Referring a law to a public vote is interesting, not only because it tests whether a bill the Legislature passed really reflects the will of the voters, but also because a successful referendum petition has the immediate effect of suspending a law that otherwise would have taken effect on July 1. Even if voters approve the referred law (remember: a vote Yes on a referendum lets the law take effect; a vote No kills the law), it won’t take effect until the following July.
So citizens, when you sign the petition to refer Senate Bill 245, the plan to use sales tax dollars to lower homeowner property taxes, you aren’t just putting the law to a vote; you are stopping that law from taking effect for an entire year.
But that suspension won’t affect all of SB 245. When House State Affairs hoghoused the previously empty vehicle bill on March 2, they included a provision enacting the sales-tax transfer on July 1, 2027. Referred or not, SB 245 won’t start putting sales dollars toward reducing homeowner property taxes until next year, when the state sales tax is scheduled to jump back up to 4.5% from the current 4.2%.
Also important to note: the increase in sales tax is triggered by the sunset clause passed in 2023, not by SB 245. So referring SB 245 does not change the sales tax rate: petition or not, you’ll pay 4.2% sales tax on your groceries on July 1, 2026, and you’ll start paying 4.5% on your groceries come July 1, 2027.
The referendum petition would suspend one important provision of SB 245. It would pause the creation of the homeowner property tax reduction fund, and it would delay the transfer of $55,896,576 from the state’s reserves into that fund that SB 245 schedules for July 1 of this year for an entire year.
So, to be clear, the simple act of referring SB 245—not actually voting in down in November, but simply filing a petition with the 17,508 voter signatures necessary to put SB 245 on the November ballot—would delay draining the reserves and reducing homeowner property taxes for at least one year.
You know the voters should just 86 their representatives.
Thank-you Cory for your explanation. So important. Thank-you Cathy Brechtelsbauer and Nate Horsted and DRA.
Our citizens need the money provided by the increased sales tax receipts to adequately compensate our educators, medical providers, and state employees, many of whom are providing services to our low income citizens. Granted, a more equitable system would be a state income tax, but until we can generate the common sense to enact that…
Remember, SD, we are NOT an island. We’ve been losing our best and brightest to the rest of the world for 50 years. How many SD lonely grandmothers do you know? Wouldn’t it be cool to NOT be one of those? Wouldn’t it be cool to have your kids and grandkids find jobs in the South Dakota they love? That extra 3 tenths of a percent would go a long way to help that happen.

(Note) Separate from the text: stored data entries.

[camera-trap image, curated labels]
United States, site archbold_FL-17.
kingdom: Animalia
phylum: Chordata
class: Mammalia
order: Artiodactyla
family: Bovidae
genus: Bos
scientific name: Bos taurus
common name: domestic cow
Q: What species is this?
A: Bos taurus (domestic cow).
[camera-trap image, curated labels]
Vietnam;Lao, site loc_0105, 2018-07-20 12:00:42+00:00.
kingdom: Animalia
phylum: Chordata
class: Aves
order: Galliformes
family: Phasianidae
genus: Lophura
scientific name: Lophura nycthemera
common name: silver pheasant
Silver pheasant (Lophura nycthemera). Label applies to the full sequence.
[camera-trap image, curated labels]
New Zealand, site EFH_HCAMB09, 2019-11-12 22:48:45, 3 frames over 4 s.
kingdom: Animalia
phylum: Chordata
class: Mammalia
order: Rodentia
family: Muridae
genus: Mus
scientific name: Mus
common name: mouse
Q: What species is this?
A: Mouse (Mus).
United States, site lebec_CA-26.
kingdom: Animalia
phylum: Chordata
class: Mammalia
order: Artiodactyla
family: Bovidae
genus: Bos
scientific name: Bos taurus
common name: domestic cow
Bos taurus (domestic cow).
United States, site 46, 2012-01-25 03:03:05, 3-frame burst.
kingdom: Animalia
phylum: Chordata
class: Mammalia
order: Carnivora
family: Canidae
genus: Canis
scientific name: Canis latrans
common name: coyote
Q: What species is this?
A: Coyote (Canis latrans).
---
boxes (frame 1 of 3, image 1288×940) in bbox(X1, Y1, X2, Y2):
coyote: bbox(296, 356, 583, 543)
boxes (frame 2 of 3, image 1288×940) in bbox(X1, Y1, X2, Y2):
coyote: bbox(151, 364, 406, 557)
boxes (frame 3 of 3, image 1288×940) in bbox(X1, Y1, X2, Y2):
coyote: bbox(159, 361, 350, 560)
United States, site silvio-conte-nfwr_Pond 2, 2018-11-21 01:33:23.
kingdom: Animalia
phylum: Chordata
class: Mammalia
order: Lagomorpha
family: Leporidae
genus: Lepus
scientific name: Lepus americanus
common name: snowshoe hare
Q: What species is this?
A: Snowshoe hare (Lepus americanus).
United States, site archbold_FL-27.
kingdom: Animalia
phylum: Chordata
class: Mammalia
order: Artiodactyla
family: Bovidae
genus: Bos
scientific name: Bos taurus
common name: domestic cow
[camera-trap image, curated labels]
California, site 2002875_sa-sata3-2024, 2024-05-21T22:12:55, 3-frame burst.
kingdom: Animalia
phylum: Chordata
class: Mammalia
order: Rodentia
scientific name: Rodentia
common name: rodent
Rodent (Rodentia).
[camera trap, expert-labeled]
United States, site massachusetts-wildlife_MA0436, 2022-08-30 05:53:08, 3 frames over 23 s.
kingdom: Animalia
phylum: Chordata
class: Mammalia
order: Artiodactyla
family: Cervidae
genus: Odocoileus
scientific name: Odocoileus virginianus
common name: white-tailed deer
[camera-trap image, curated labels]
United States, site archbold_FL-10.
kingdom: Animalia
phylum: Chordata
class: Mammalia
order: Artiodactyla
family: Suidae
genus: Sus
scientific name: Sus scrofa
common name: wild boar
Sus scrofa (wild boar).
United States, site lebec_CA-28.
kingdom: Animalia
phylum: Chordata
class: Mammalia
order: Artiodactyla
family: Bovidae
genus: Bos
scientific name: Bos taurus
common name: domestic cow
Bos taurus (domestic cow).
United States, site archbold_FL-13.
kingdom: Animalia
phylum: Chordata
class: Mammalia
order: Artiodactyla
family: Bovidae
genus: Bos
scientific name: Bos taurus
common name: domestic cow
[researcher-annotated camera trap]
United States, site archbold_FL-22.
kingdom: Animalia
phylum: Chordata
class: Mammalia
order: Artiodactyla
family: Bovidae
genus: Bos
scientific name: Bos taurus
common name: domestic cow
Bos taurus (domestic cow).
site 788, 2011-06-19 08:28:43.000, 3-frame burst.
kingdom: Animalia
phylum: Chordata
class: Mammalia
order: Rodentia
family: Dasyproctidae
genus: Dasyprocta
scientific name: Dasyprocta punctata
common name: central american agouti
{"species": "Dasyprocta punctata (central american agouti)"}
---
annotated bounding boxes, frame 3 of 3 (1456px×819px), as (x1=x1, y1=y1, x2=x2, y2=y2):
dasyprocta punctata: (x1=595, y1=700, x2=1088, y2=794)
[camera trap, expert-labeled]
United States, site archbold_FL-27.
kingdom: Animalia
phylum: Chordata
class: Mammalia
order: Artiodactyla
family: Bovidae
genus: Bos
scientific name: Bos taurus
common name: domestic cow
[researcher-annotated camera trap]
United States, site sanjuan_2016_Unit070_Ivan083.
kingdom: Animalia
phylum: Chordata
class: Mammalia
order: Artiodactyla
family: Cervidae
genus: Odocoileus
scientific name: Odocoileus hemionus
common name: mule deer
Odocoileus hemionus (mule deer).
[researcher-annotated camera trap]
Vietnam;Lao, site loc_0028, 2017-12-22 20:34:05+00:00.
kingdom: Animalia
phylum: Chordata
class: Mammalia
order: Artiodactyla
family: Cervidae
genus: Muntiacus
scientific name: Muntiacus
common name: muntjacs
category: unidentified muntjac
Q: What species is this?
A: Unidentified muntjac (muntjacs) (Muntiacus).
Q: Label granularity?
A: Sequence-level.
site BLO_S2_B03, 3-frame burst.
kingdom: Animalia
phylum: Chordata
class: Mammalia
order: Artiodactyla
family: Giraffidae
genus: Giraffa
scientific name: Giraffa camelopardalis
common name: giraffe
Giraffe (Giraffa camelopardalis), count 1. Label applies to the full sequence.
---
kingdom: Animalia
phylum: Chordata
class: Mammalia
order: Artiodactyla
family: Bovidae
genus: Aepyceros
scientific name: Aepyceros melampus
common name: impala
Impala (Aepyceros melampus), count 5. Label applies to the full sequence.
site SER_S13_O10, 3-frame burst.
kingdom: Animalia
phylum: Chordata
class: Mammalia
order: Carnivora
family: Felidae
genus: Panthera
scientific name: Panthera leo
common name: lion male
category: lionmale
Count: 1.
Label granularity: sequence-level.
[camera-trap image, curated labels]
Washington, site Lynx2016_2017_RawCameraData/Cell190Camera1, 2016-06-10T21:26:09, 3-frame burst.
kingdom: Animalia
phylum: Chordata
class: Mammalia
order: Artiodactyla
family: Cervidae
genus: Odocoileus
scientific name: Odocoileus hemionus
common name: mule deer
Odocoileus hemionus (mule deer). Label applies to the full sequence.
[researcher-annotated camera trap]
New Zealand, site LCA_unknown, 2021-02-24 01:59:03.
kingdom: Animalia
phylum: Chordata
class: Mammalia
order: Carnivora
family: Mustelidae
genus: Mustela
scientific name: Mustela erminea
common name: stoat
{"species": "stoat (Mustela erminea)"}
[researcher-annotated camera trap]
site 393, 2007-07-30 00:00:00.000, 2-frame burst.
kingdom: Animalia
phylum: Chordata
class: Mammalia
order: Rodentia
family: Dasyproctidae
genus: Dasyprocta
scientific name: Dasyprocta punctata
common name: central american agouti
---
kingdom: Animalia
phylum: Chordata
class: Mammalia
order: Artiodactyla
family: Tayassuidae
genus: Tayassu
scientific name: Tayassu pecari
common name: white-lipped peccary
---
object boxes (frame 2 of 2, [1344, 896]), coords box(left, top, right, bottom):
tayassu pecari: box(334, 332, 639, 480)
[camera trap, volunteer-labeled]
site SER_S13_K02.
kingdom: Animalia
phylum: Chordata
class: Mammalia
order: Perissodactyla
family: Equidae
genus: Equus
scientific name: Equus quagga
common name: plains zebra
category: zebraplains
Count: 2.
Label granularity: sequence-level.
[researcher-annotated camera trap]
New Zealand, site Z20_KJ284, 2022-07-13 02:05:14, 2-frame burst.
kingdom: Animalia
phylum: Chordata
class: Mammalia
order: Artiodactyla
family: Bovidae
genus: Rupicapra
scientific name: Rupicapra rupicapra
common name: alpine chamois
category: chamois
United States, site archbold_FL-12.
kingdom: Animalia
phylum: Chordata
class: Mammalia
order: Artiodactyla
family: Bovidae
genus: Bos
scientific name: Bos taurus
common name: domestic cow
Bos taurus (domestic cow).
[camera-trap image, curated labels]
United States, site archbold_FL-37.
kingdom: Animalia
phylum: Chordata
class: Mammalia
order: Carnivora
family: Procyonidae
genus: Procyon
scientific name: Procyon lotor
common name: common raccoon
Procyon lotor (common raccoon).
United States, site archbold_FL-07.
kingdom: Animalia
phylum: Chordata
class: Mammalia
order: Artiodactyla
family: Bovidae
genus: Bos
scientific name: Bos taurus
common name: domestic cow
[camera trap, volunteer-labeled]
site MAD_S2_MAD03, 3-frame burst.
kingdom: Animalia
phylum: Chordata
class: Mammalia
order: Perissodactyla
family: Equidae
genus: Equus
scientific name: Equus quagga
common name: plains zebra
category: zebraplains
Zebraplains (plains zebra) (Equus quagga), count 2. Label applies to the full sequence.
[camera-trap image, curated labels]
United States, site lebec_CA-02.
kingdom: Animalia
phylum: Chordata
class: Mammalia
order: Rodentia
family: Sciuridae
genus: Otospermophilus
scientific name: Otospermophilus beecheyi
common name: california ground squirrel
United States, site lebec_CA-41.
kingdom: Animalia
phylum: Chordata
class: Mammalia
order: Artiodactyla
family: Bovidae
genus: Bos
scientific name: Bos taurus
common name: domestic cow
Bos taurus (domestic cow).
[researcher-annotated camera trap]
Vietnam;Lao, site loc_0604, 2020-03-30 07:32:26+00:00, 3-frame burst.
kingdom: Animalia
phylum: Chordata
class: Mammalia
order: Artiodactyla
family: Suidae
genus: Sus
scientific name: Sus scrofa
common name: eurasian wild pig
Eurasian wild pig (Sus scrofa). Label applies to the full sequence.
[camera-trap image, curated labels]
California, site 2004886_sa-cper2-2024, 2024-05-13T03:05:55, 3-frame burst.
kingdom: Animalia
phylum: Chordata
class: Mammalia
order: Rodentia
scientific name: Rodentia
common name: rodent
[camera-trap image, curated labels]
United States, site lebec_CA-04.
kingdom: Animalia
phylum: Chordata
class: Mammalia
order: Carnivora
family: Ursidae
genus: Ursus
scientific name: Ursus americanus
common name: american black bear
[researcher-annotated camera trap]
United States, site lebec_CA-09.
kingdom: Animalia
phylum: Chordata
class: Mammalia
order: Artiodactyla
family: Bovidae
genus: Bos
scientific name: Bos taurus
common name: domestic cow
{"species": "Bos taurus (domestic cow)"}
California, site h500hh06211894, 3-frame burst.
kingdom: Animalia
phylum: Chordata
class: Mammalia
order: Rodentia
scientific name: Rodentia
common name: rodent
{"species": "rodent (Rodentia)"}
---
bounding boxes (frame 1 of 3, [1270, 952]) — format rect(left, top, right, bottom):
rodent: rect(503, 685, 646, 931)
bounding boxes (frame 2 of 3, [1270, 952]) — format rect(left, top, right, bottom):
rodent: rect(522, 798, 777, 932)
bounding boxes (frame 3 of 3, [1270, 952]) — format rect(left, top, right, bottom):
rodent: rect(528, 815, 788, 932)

What we’re trying to do here is pause the state’s property tax relief plan to let the legislature figure out tax relief that’s more fair.
The good former legislator from Britton neatly captures the core issue motivating the referral of SB 245: wealth transfer and tax fairness. How fair is it to take money from everybody and give it to a special interest group—in this case, people who happen to own homes? And even within that wealth transfer, how fair is it to structure this favor so that the more wealth one already has, the more one gets?
And if we have over $100 million a year in fiscal wiggle room to make a wealth transfer like SB 245 possible, what’s the best way to spend that $100M+? Kadyn Wittman had to fight for four years to convince her Legislative colleagues that we could afford to transfer a mere $600K from the general fund to knock another 40 cents off the cost of school meals for families in one narrow near-poverty income bracket. It took a lot of work this Session to convince Governor Rhoden that we could afford $34.5M to fund a 1.4% increase for schools, state employees, and health care; $100M would have made it possible to make that increase match 2.5% inflation and do some other good in the budget. But no—with SB 245, the Legislature chose to throw that money back to subsidize big houses and permanently hamstring state investments in public goods.
The legislature rejected 5 million in funding for struggling food banks in SD. They also rejected 1.2 for after school care for kids of working parents. 56 million, most of which will go to home owners with the most expensive homes, is just sad. Republicans themselves called it the “Ted Turner Tax”, but unfortunately do not have enough control over their party to elect people with brain cells.